This project demonstrates integrating an object detection model for Mars rover images with the Arthur platform. You can download and use static datasets, or fetch recent images from the Curiosity rover and even deploy your model onto Amazon SageMaker to regularly update the model with a fresh stream of images.
To jump right in, just fire up the Quickstart notebook in this folder!
The training dataset is built from NASA's AI4Mars Dataset which uses labeled images from the Curiosity, Spirit, and Opportunity rovers. The images for inference come from NASA's Mars Rover Photos API. The segmentation labels on the images belong to four possible classes:
- sand
- soil
- bedrock
- big rock
This project uses the PyTorch implementation of the YOLOv5 model to conduct the object detection task. Because the AI4Mars dataset uses segmentation labels but the YOLO model provides bounding box outputs, the data is transformed to the bounding box format and cleaned. Please see You Only Look Once: Unified, Real-Time Object Detection for the original YOLO model architecture.
The predict.py
file contains the model prediction logic, and the util
package in the root folder contains helper
functions for downloading the model and data, interacting with the NASA API, transforming data, and more. The Quickstart
notebook walks through loading the data and model, making predictions, and onboarding the model to Arthur.
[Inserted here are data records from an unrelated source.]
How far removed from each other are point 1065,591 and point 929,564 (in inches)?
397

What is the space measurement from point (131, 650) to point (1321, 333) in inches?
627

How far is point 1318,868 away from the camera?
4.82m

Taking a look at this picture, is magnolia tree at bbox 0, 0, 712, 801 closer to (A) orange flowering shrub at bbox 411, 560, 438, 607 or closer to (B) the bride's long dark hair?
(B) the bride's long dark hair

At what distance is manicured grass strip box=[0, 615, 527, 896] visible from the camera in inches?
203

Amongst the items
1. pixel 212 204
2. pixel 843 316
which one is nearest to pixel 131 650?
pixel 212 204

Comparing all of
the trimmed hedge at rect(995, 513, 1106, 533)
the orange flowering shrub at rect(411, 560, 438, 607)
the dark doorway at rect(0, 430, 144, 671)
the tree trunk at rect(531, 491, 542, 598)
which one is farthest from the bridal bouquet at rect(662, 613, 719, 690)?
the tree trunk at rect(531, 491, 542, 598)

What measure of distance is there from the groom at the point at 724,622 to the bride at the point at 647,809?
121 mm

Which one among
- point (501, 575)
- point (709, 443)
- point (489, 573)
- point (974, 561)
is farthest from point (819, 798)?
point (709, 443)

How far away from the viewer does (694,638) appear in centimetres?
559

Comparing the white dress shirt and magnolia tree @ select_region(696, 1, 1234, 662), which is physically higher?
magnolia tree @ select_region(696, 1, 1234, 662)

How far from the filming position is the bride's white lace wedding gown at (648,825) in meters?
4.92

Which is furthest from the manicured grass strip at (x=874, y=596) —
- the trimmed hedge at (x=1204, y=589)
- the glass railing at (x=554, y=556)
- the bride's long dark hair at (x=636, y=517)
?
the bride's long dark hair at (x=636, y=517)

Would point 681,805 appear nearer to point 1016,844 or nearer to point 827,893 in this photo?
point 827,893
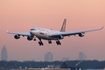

There are two additional subfolders of note:
The training
folder contains all the code needed to build the model yourself. The "AI4Mars Data Preprocessing"
notebook walks through downloading the original NASA AI4Mars dataset, converting the segmentation masks into bounding
boxes, and cleaning the data. The "AI4Mars Model Training" notebook contains a simple command to train the YOLOv5 model.
The deploy
folder contains code to deploy the Quickstart notebook to SageMaker Processing. This is adapted from the
SageMaker Run Notebook project. Step through the "SageMaker
Deployment" notebook to create infrastructure in your AWS account to update your Arthur model with a fresh stream of
images from the NASA API on a daily basis.
Data is downloaded to the api-data-download
folder and then copied to the api-data
folder, creating two copies of
each image downloaded. This is because SageMaker inputs and ouptuts must be unique, so in AWS the download folder is
ephemeral while the api-data
folder always contains the full set of images that have ever been downloaded, in your
specified S3 bucket.